### Problem
Please print every record exactly as it stands, leaving out the pictures.

···

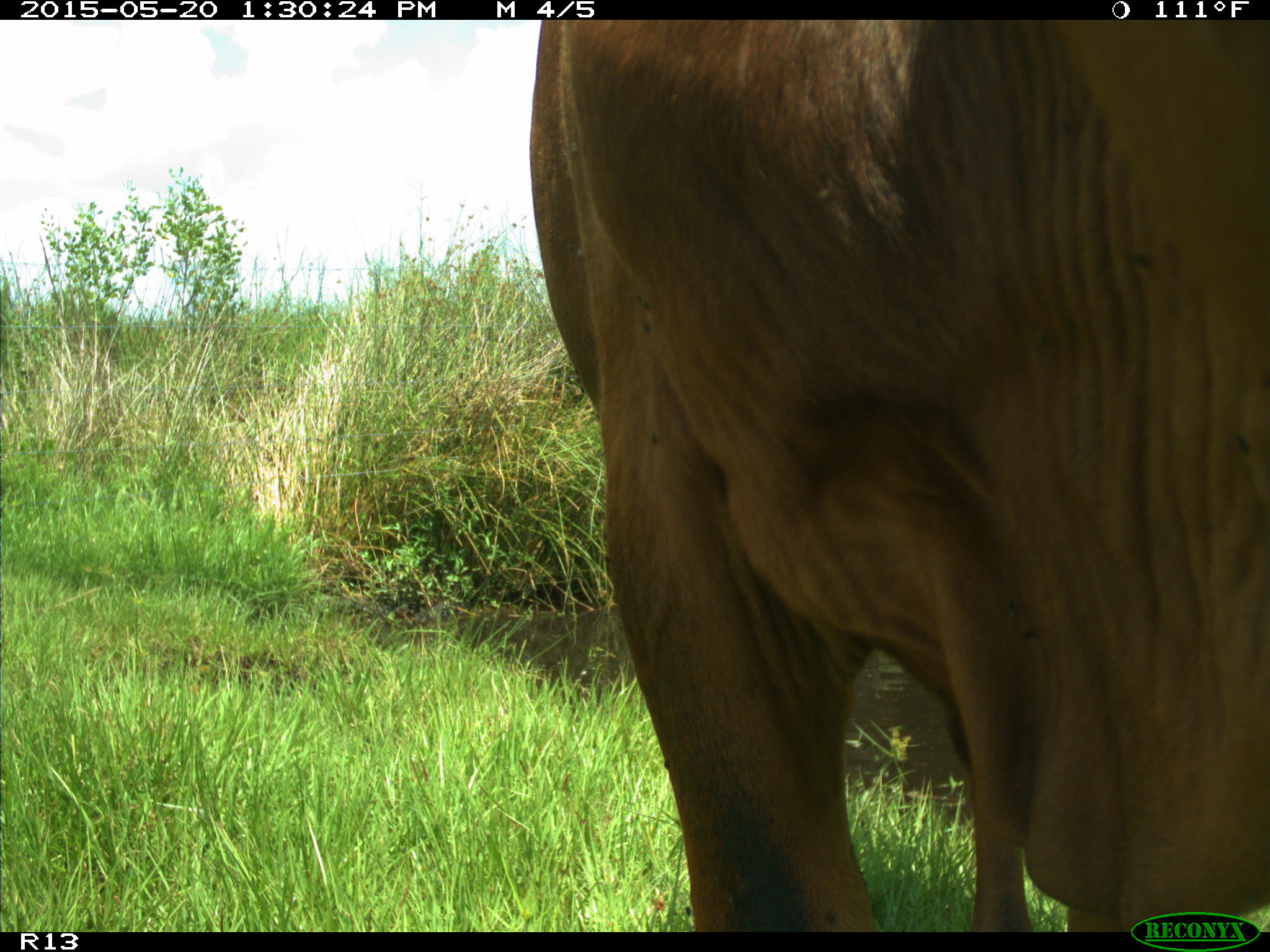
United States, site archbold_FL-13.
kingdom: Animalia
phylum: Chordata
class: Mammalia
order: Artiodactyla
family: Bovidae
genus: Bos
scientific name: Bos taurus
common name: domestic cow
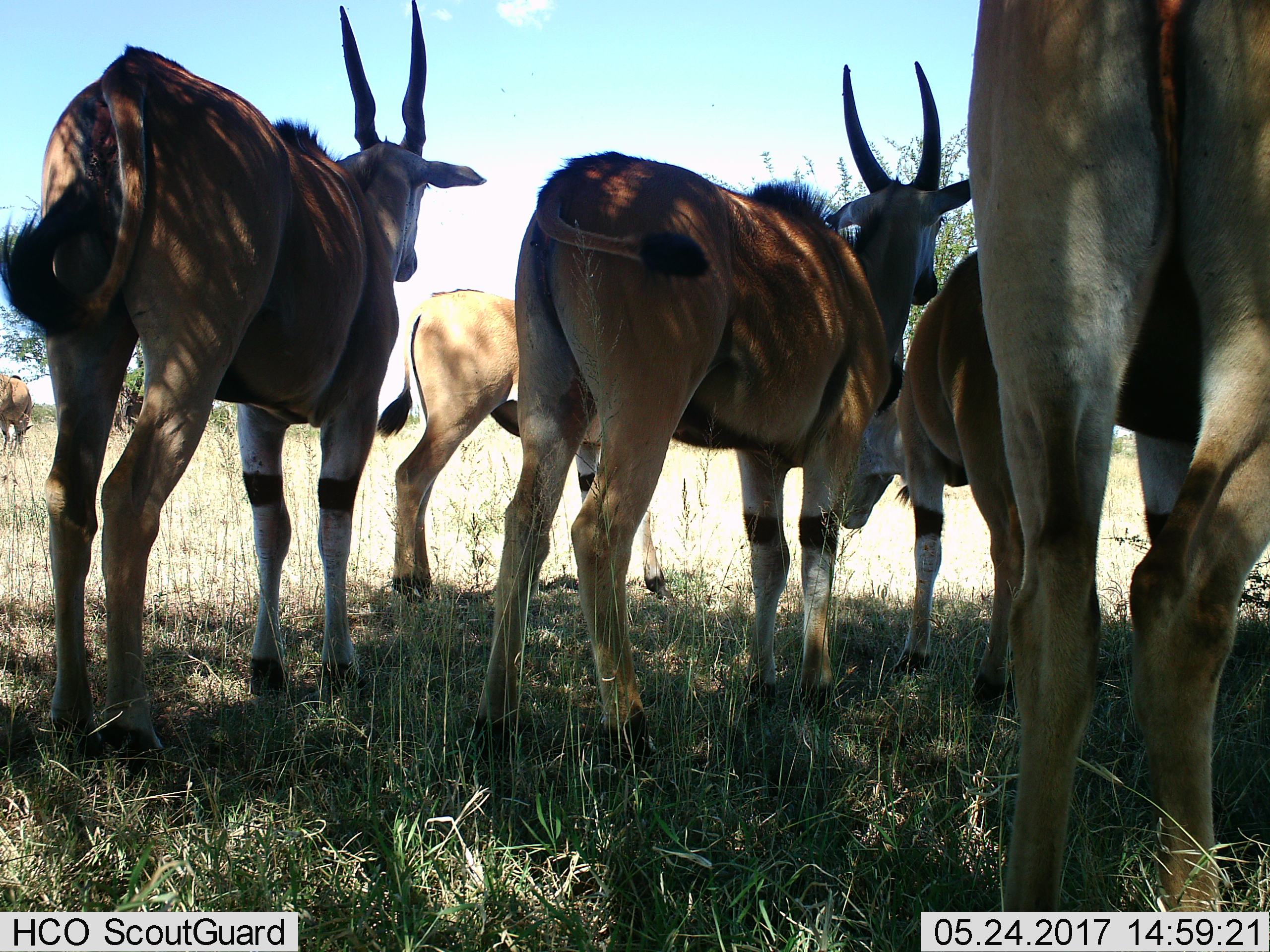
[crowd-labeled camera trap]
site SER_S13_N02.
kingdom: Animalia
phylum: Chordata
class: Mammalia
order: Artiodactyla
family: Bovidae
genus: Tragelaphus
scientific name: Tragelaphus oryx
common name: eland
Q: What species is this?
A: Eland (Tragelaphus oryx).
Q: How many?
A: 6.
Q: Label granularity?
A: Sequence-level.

···

### Answer to this exercise
United States, site archbold_FL-13.
kingdom: Animalia
phylum: Chordata
class: Mammalia
order: Artiodactyla
family: Bovidae
genus: Bos
scientific name: Bos taurus
common name: domestic cow
[crowd-labeled camera trap]
site SER_S13_N02.
kingdom: Animalia
phylum: Chordata
class: Mammalia
order: Artiodactyla
family: Bovidae
genus: Tragelaphus
scientific name: Tragelaphus oryx
common name: eland
Q: What species is this?
A: Eland (Tragelaphus oryx).
Q: How many?
A: 6.
Q: Label granularity?
A: Sequence-level.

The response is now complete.